1880 yılında kurulan kandilli kulübünün çalışmaya başlamasından pek az zaman sonra ingilizler rugby futbolunu da ortaya atmışlardır.
bu oyunu istanbulda ve izmirde bulunan yabancılar oynıyordu. yerlilerin bu oyuna ne kadar az ilgi gösterdikleri bu iki şehir kulübleri arasında yapılan bir maç esnasında görülmüştür.
kuşkulu hükümet bu maçın polisin gözü önünde yapılmasında ayak diremekte idi. maç günü jandarmalar, alanda bulunuyor, baysallığı korumak ve seyirciler arasında bir hareket çıkarmamak için tetik üzerinde duruyorlardı.

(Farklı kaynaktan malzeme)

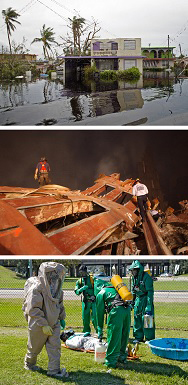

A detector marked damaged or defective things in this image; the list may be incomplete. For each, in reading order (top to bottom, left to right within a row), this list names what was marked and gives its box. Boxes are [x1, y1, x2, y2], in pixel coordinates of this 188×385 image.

charred wreckage [0, 172, 187, 254]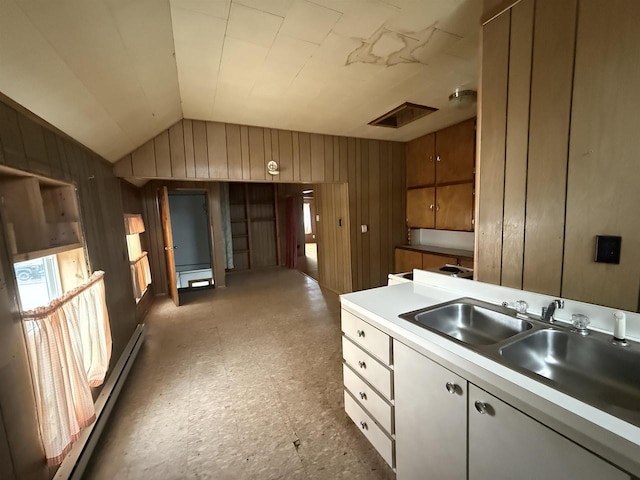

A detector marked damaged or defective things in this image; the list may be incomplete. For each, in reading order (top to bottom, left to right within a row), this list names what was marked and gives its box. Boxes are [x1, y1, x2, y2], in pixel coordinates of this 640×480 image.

water damaged ceiling [0, 0, 480, 163]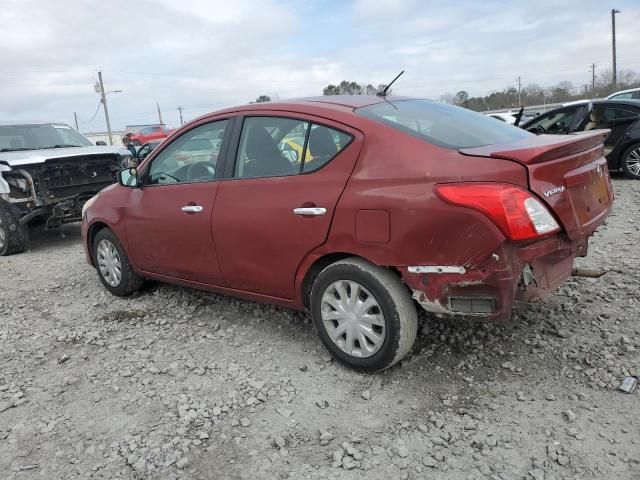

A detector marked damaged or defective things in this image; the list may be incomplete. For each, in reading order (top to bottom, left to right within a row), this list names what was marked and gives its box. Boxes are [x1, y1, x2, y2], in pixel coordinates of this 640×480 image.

damaged white car [0, 123, 132, 255]
damaged red car [82, 96, 612, 372]
damaged rear bumper [402, 235, 588, 322]
missing taillight housing [436, 182, 560, 240]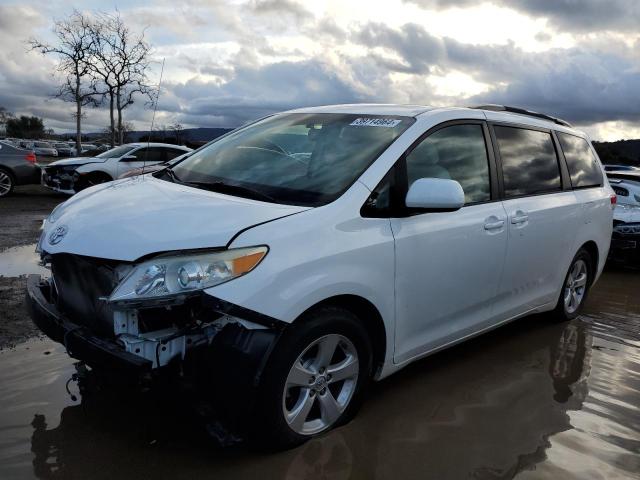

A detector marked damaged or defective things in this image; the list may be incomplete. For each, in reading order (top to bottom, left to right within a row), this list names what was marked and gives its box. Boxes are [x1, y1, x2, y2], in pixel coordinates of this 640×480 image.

her şey yolunda gitti; nihayet oyuncular biribirlerine fena halde giriştikleri bir sırada jandarmaların başında bulunan subay dayanamadı; askerlere süngü taktırarak oyuncuları zorla biribirinden ayırttı. kendisine uzun uzadıya bu oyun izah edildikten sonradır ki subay, askerlerini geri çağırmış ve çılgın ingilizleri oyunlarına devam etmekte serbest bırakmıştı.
tabiiğ, bu, çok uzun bir zaman önce olmuştu. o günden bugüne kadar türkiyede spor hayatı ilerlemiş ve arsıulusal değet vesilesi ve bir eğitim aracı olmuştur.
balkan yarım adası, bugün hükümetleri arasındaki ayrılık ve düşünce değişikliklerine rağmen bugün bir spor alanı haline gelmiştir.
hele balkan olimpiyatları dolayısiyle türkiye, yunanistan, yugoslavya, romanya, ve bulgaristan gençleri biribiriyle spor alanlarında dostça yarışmaktadırlar.
halbuki bunlar, hanb öncesinde bütün enerjilerini politika alanında dalaşmak ve çekişmekle tüketiyorlardı.
hokey ve tenis de türkiyede çok sevilmektedir ve bu, türkiyede kadın hayatının ne kadar değişmiş olduğunu gösterir.
eskiden olduğu gibi kalın kafesli pencerelerin ardında bütün dünyadan uzak yaşamak yerine bugünkü türk kızı, en son spor modalarına göre giyinerek çıkıyor ve büyük heyecanla bu oyunları oynıyor.
sultan hamidle onun kuşkulu akıl hocaları bunları görselerdi, kim bilir ne diyeceklerdi!